The conference’s keynote speaker also addressed the importance of media representation. Rae Lynn Schwartz-DuPre of Western Washington University discussed her book-in-progress, “Curious About George: Curious George, Cultural Icons, Colonialism, & American Exceptionalism,” exploring how race and gender are portrayed in the iconic book and television series.

Schwartz-DuPre characterized her book not as an attack on “Curious George” but as an invitation to revisit the series and analyze its messaging.

“When we read when we are young,” she said, “it shapes our understanding of who we are and who we are meant to be.”

She discussed the positioning of Curious George as an icon for STEM education and as a pinnacle of American exceptionalism, these roles aligning with the titular monkey’s place in the cultural canon. Drawing parallels between The Man in the Yellow Hat’s African explorations and historical colonizers, she highlighted issues of race and colonialism within the “Curious George” books, movies and TV shows.

“As students learn to read, they should also read to learn,” she said. “It’s really important to know what our children are learning.”

On Friday, ISU students spoke on the “Pop Culture Gender Portrayals” and “Gender and Politics” panels.
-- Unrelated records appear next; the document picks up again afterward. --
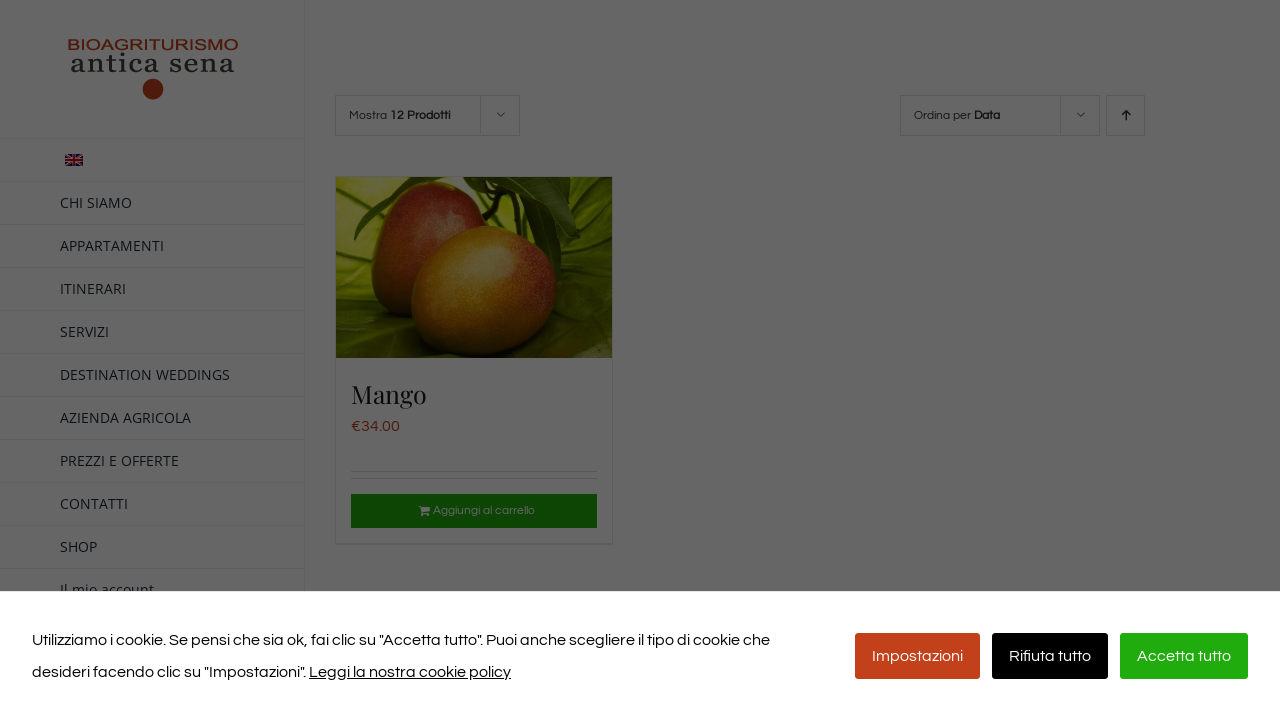

--- FILE ---
content_type: text/css
request_url: https://anticasena.it/wp-content/themes/Avada-Child-Theme/style.css?ver=6.9
body_size: 94
content:
/*
Theme Name: Avada Child
Description: Child theme for Avada theme
Author: ThemeFusion
Author URI: https://theme-fusion.com
Template: Avada
Version: 1.0.0
Text Domain:  Avada
*/
@media all and (max-width: 1024px) and (orientation: portrait) {
  body.page-id-2273 .fusion-slider-sc:not(.fusion-has-margin) .flexslider {
    height: calc(160px + 33vw) !important;
  }
}
@media all and (max-width: 1024px) and (orientation: landscape) {
  body.page-id-2273 .fusion-slider-sc:not(.fusion-has-margin) .flexslider {
    height: calc(160px + 33vw) !important;
    max-height: 250px;
  }
}
/*# sourceMappingURL=style.css.map */

--- FILE ---
content_type: application/javascript
request_url: https://anticasena.it/wp-content/themes/Avada-Child-Theme/script.js?ver=1.0.0
body_size: 3
content:
jQuery(function($){
    $('.map-data-gtag').on('click', function(e){
        e.preventDefault();
        var hrefData = $(this).attr('href');
        var targetData = $(this).attr('target');
        if(targetData !== '_self'){
            return gtag_report_conversion_maps(hrefData, 1);
        } else {
            return gtag_report_conversion_maps(hrefData, 0);
        }
    });
    $('.mobile-gtag').on('click', function(e){
        e.preventDefault();
        var hrefData = $(this).attr('href');
        return gtag_report_conversion_mobile(hrefData);
    });
    $('.email-gtag').on('click', function(e){
        e.preventDefault();
        var hrefData = $(this).attr('href');
        return gtag_report_conversion_email(hrefData);
    });
    $('.book-now-gtag').on('click', function(e){
        e.preventDefault();
        var hrefData = $(this).attr('href');
        return gtag_report_conversion_booking_event(hrefData);
    });
})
Elisa Johnson presented a rhetorical critique of Carl’s Jr.’s use of women in advertisements, and Krystoff Kissoon shared his research on gender and Supreme Court opinion.

Rounding off the conference’s panels, assistant dance professor Kathleen Diehl performed a dance routine that challenged “expectations regarding gender and dance.”

ISU’s 2018 Intermountain Gender & Sexuality Conference concluded with a dine-and-debate event in which attendees ate lunch while four debate students debated about the Equal Rights Amendment. Participants Nick Grunig, Conner Coutts and Jack Bradley all attend ISU.

“Students benefit heavily by being allowed to participate,” Grunig said of the conference. “This allowed students to practice what it might look like in the professional world.

Partlow-Lefevre called the debate the highlight of the conference she had organized.

“To think that hundreds of intellectual people came to have a conversation about gender and sexuality throughout the whole conference makes me incredibly happy,” Grunig said. “I find nothing better than for people to talk about legitimate and difficult subjects in an environment that is easily accessible to students.”